Predictive Coding is not just a piece of software. It’s a process which must include input from a case expert, keyword-agnostic analytics to search for and find key documents to create seed sets to train the system, a proven workflow to deliver statistically certain results, iterative machine-learning (utilizing mathematical algorithms) to find documents based on meaning (not keywords) and an integrated sampling process for unparalleled defensibility to be considered a true Predictive Coding solution.
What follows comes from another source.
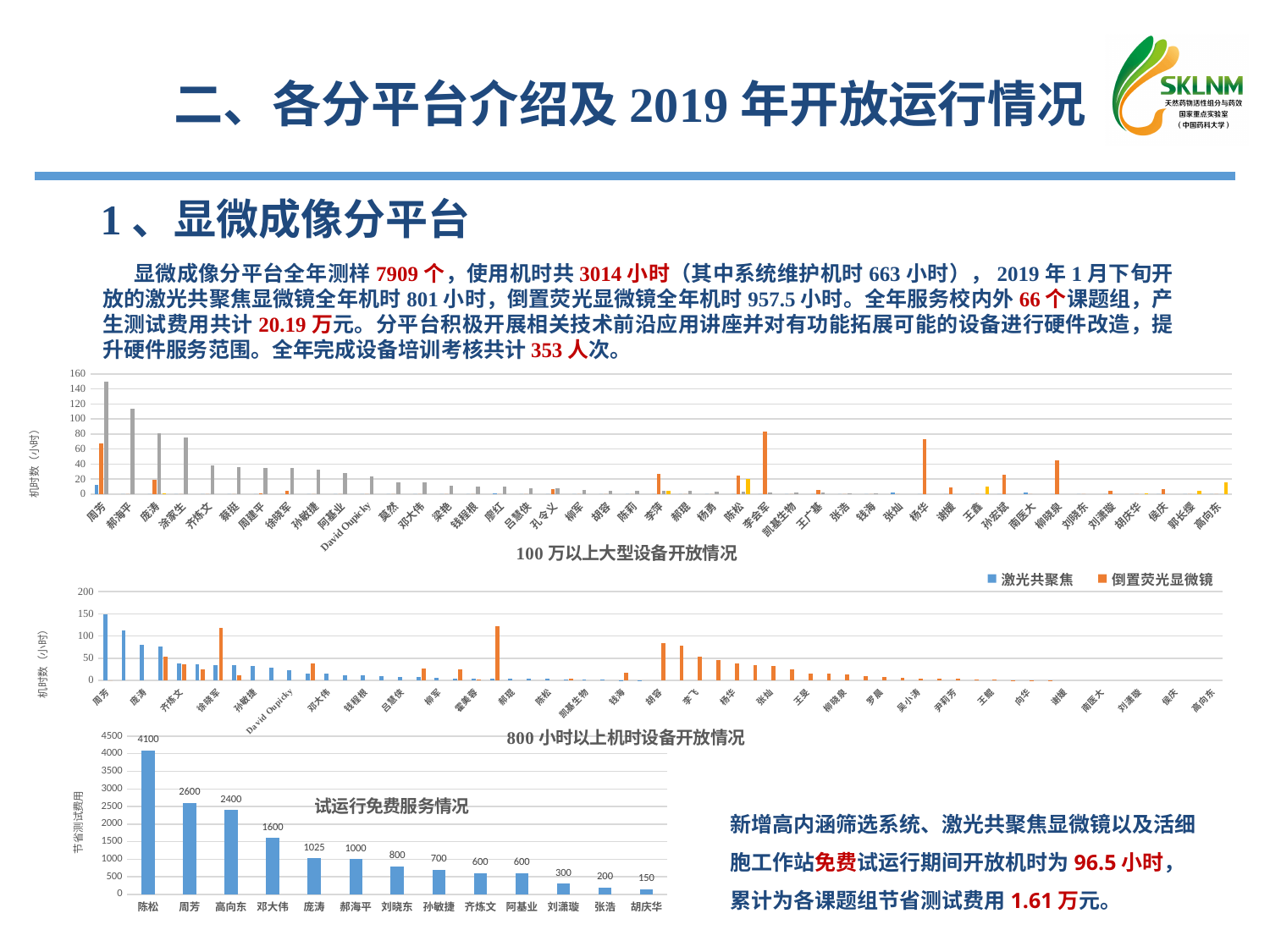
In the chart titled 试运行免费服务情况, what is the difference between the values for 周芳 and 高向东? 200 In the chart titled 试运行免费服务情况, what is the value for 庞涛? 1025 In the chart titled 试运行免费服务情况, what kind of chart is it? bar chart In the chart titled 试运行免费服务情况, which category has the highest value? 陈松 In the chart titled 800小时以上机时设备开放情况, how many series does the legend list? 2 In the chart titled 试运行免费服务情况, what is the value for 胡庆华? 150 In the chart titled 试运行免费服务情况, which is larger, the value for 邓大伟 or the value for 郝海平? 邓大伟 In the chart titled 试运行免费服务情况, how many categories are shown on the x axis? 13 In the chart titled 100万以上大型设备开放情况, is the value of the tallest bar for 周芳 greater or less than 140? greater In the chart titled 试运行免费服务情况, do the values rise or fall from left to right along the x axis? fall In the chart titled 试运行免费服务情况, which category has the lowest value? 胡庆华 In the chart titled 试运行免费服务情况, what is the value for 陈松? 4100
The respondents in the study are no doubt getting hung up with the “iterative machine learning” and “mathematical algorithms” terminology in the Predictive Coding description. What the heck is an algorithm…it sounds medical?. “Machine learning” sounds dangerous… Isn’t that called “SkyNet”? I can’t balance my checkbook…how am I supposed to describe this in court?
Algorithms and Machine Learning Explained
Let’s look at some simple descriptions of the terms in question; algorithm and machine learning. Simply put, an algorithm is any series of steps which, if followed properly, always yield a correct result. Below is an example of a simple algorithm:
Above graphic from the website: http://personal.denison.edu/~havill/algorithmics/everyday_algs/Login.jpg
To take the description further, a mathematical algorithm is a set of steps used to solve a mathematical computation such as; “divide 73 by 3”. The steps you would use to answer that question are the mathematical algorithm to solve for the answer 24.33333.
Machine learning is a discipline concerned with the design and development of algorithms that allow computers to evolve behaviors based on experiential data. A major focus of machine learning techniques is for the computer to automatically “learn”, through iterative training, to recognize complex patterns and make intelligent decisions based on that learning on much larger data sets.
Everyday examples of machine learning applications utilizing mathematical algorithms include: facial recognition software, optical character recognition software, financial high speed trading programs, traffic-light controls, credit card fraud detection systems, and email spam filtering. For example many email spam filtering solutions use the Bayesian Algorithm (shown below) to find and act on spam.
Circling back to the main question posed at the beginning of this blog; is Predictive Coding too complicated for a Judge and or Attorneys to understand and therefore indefensible in court? Or to rephrase the question; do all parties to a case need to fully understand the mathematical algorithms and probability theories used in Predictive Coding solutions for them to be defensible in court?
The answer to the question is NO – of course not. The fact is our society relies on machine learning and mathematical algorithms every day. Vendors who have jumped into the Predictive Coding market recently like to throw around marketing terms like “Blackbox” and “Transparent” to try to differentiate their unproven and in many cases technically lacking Predictive Coding offerings. They tend not to mention the fact that true Predictive Coding solutions have already been adopted by leading Judges as a suggested best practice to reduce eDiscovery cost as well as raise accuracy.
The documented fact that true Predictive Coding solutions, used successfully in hundreds of cases, produce results with much higher accuracy rates and much lower error rates than traditional linear review means the “indefensible” argument is a red herring.